Myanmar’s financial markets are slowly opening up

NAYPYITAW Naypyitaw’s famously empty hotels were busy for once on Sept. 13-14 as an annual investment forum drew more than 1,300 bankers and investors from around the world.

Expectations for the country’s financial development are sky high, especially as the first civilian government in half a century is settling in. Reforms are happening slowly but steadily. After years of isolation, Myanmar is taking it step by step to catch up with the rest of the world.

One recent milestone was the first auction for long-term government bonds on Sept. 20. The shift from fixed to market-determined rates began with 20-month notes, and longer maturities are to follow. The government sold 200 billion kyat ($161 million) of debt, equivalent to about 5% of the country’s annual budget deficit.

“This can contribute to our country’s economic growth, crucially,” Deputy Minister of Planning and Finance Maung Maung Win said at the investment forum, hosted by Euromoney.

The average yield was 8.843%. This was slightly higher than the rates for the shorter-term treasury bills that shifted to an electronic auction system last year, but may still lack appeal for many financial institutions as the minimum deposit interest rate is fixed at 8%. The country’s high inflation rate, estimated at 9.5% this year, has made the debt even less attractive.

The latest long-term bonds were issued to one state-owned bank and three private banks, according to local media.

A much-awaited secondary bond market to boost liquidity is in the pipeline. “We need to develop the secondary bond market to fulfill our every-year budget,” said Maung Maung Win.

According to McKinsey, Myanmar has the potential to become a $200 billion economy, up from the current $65 billion, by 2030. At the same time, $650 billion will be needed in investment, including $300 billion for infrastructure alone. An effective money market is becoming ever more crucial.

The Yangon Stock Exchange (YSX), which started trading this year, aims to expand. There have been three listings so far, bringing it on a par with the Lao and Cambodian stock exchanges, which also opened in recent years. Trading volume is 1.5 million shares at 59 billion kyat.

Maung Maung Win, who also serves as chairman of the Securities and Exchange Commission, said two or three more companies are expected to start trading by the end of the current fiscal year. The government had initially approved six companies to be listed.

Rudi Rolles, managing director at KBZ Stirling Coleman Securities, one of the five brokerages at YSX, suggests tax incentives will encourage more companies to list. He added that this will help enhance the credibility of Myanmar’s private sector as a whole, due to “better disclosure of accounts.”

Easing restrictions on foreign investment is another key, as more funds are set to flow in following the end of U.S. sanctions.

An upcoming revision of the Companies Act will pave the way for more foreign capital to flow into the YSX. Under proposed changes, companies with foreign investment of less than 35% will be regarded as domestic. Currently, even one share of foreign investment makes a company foreign, and foreigners are banned from taking part in YSX trading or listing.

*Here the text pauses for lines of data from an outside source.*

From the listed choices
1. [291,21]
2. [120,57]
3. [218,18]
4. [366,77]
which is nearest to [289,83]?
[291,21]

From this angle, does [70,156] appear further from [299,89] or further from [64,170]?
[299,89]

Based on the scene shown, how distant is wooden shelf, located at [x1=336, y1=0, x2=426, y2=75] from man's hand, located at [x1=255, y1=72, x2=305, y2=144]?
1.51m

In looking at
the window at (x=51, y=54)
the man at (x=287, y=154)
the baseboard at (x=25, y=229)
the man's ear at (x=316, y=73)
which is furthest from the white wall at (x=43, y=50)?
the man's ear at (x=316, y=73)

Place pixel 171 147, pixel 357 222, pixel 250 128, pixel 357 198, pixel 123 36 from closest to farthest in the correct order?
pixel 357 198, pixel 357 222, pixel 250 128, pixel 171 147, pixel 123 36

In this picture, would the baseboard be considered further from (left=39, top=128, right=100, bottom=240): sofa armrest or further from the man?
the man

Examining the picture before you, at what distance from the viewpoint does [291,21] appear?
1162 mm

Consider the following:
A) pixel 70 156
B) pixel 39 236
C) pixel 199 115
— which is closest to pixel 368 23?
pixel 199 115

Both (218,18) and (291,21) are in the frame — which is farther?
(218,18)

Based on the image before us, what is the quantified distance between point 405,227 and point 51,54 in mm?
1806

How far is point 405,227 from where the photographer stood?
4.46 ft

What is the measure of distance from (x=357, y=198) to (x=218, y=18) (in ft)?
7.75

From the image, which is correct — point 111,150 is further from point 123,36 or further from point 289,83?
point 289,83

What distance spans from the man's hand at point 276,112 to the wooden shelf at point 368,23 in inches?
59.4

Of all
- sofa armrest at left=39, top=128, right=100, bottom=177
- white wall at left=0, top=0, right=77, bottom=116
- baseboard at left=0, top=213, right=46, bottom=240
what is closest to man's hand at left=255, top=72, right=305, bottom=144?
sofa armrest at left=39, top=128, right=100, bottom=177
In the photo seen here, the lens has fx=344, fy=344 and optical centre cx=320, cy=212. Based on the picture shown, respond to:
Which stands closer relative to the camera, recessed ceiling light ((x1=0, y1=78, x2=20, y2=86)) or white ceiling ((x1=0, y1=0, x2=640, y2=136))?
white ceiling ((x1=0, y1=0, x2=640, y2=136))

The revision, expected by end of this year at the earliest, will also facilitate the flow of foreign capital into the country’s crucial agriculture and trading sectors. The current regulation only allows companies with 100% domestic investments.

In the bond market, banks are pressing the government to issue dollar-denominated bonds. “A dollar bond issue will kill two birds with one stone — it brings in foreign investors and also soaks up a lot of dollar liquidity in the domestic market outside the banking sector,” said Azeem Azimuddin, chief financial officer at Ayeyarwady Bank.

Getting a sovereign rating is another way to encourage investment. Myanmar is one of three Southeast Asian countries that have yet to be rated by a major rating agency. The government is now seeking advice from Citigroup and Standard Chartered Bank on procedures, Maung Maung Win said.

Kenneth Stevens, managing partner at Leopard Capital, which invests in various Southeast Asian developing economies, warns against acting too hastily. “It’s going to take time for the legal systems, the credit bureau agencies and all other components needed [for changes to happen],” he said. “It is important for Myanmar to walk before it can run.”